Edgar Allan Poe is most known for his many contemporary horror poems and novels. Some of his most popular include: "The Raven", "The Murders in the Rue Morgue", and "The Tell-Tale Heart".

Edgar Allan Poe was born January 19, 1809, to a family of actors in Boston, Massachusetts. While Poe was still young, his mother died of tuberculosis, and his father abandoned him. This traumatizing event was repeated later with his stepparents. Many years later, after college and a short time spent at a military school, Poe, aged 27, secretly married his 13 year old cousin. Later, they had a public wedding. Years later, at the age of 24, she died of tuberculosis. Strangely, that is the same age that both his mother and brother had died of the disease as well. In response to her death, Poe wrote "Annabel Lee". Because of his grief, Poe turned to alcohol, and it is commonly believed that he dabbled in opium. On a trip to New York, Poe disappeared, and was found a few days later in Baltimore, drunk and in clothes that did not belong to him. Poe later died in the hospital.

Edgar Allan Poe



Poe is generally held as the pioneer of the detective genre, as well as one of the first great American writers. His most famous works, and his less notable ones, are studied by many in colleges and universities throughout the world.

Edgar Allan Poe is known for his works containing many themes that are hidden within.

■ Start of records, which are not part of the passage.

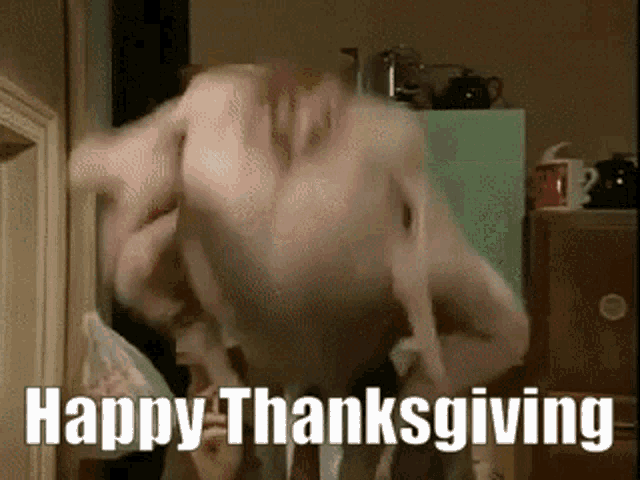 Mr Bean Thanksgiving GIF - Mr Bean Thanksgiving GIFs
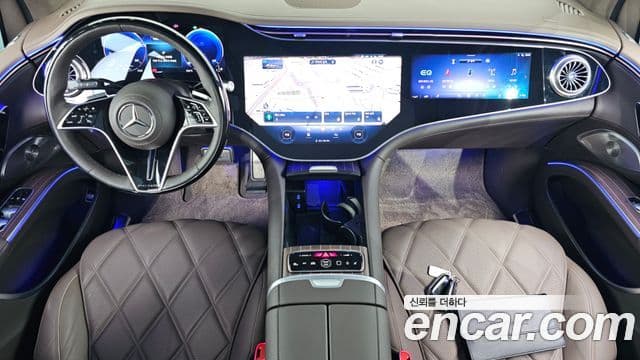 Mercedes-Benz EQS SUV 2024 — Photo 5/40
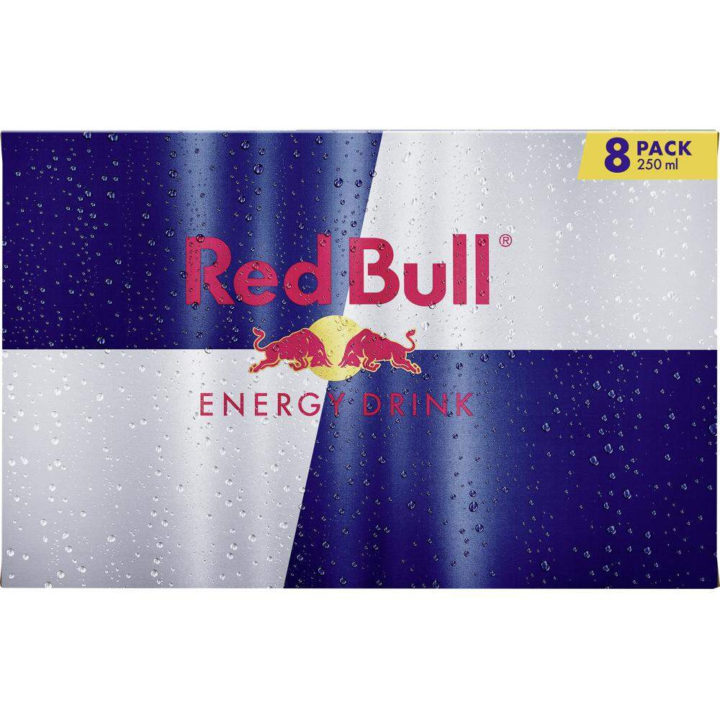 Red Bull Energy Drink 8×250 ml DPG E-Commerce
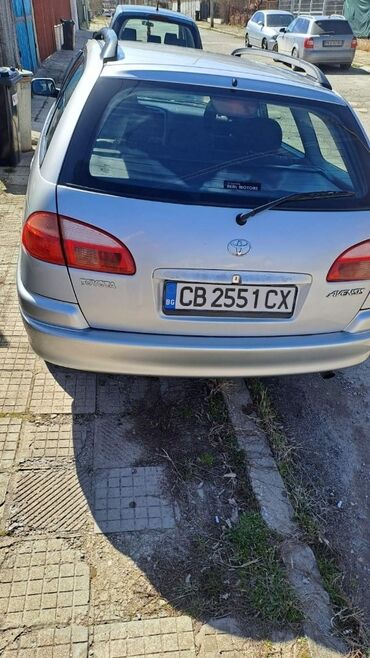 Toyota: Toyota Avensis: 2 l. | 2002 έ. Πολυμορφικό — 4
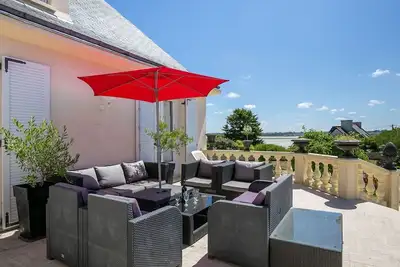 Image de Magnifique maison de vacances privée avec Wifi, Tv, terrasse, animaux admis et parking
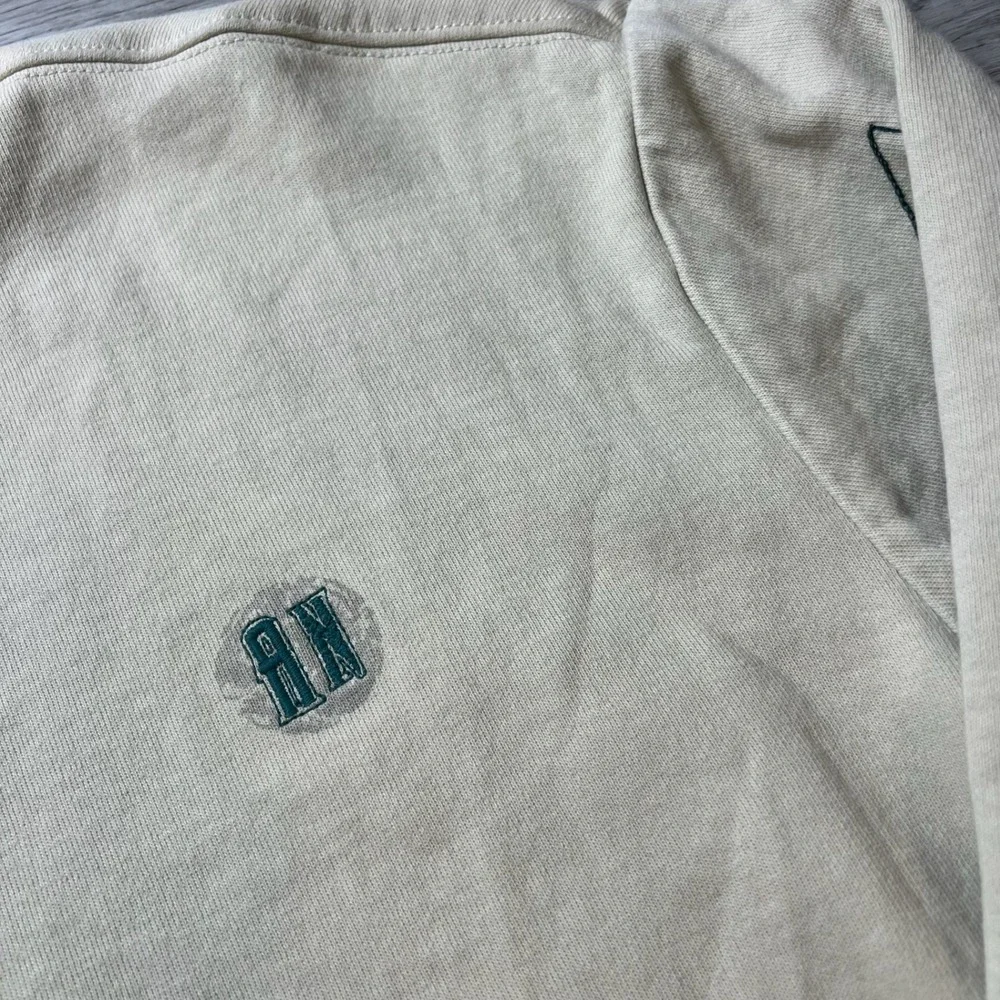 Unbranded‎ Dragon Graphic Sweatshirt Unisex L Cream An Optimistic Streetwear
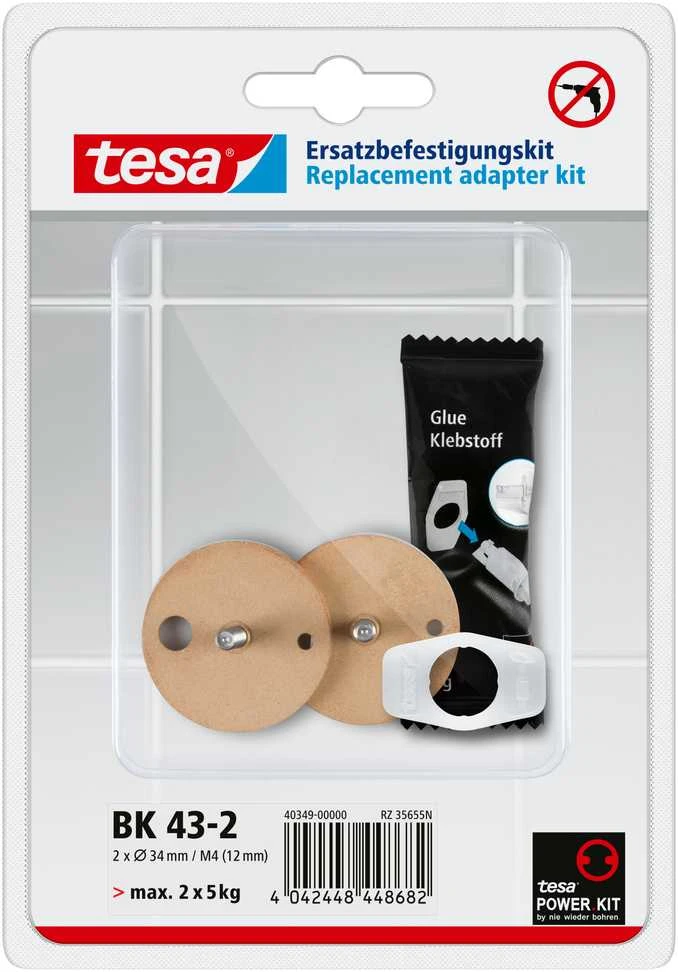 RINKIN TVIRTINIMO TESA 2VNT 40349 BK43-2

One of his most prominent themes is that nothing is ever all it seems to be, and that there are always two sides to someone or something.

Edgar Allan Poe's "The Murders in the Rue Morgue" is the first true detective novel ever written. Poe single-handedly founded an entire genre that is loved by many today.

The Edgar Allan Poe memorial in Philadelphia reminds many of us how profound and successful his writings were.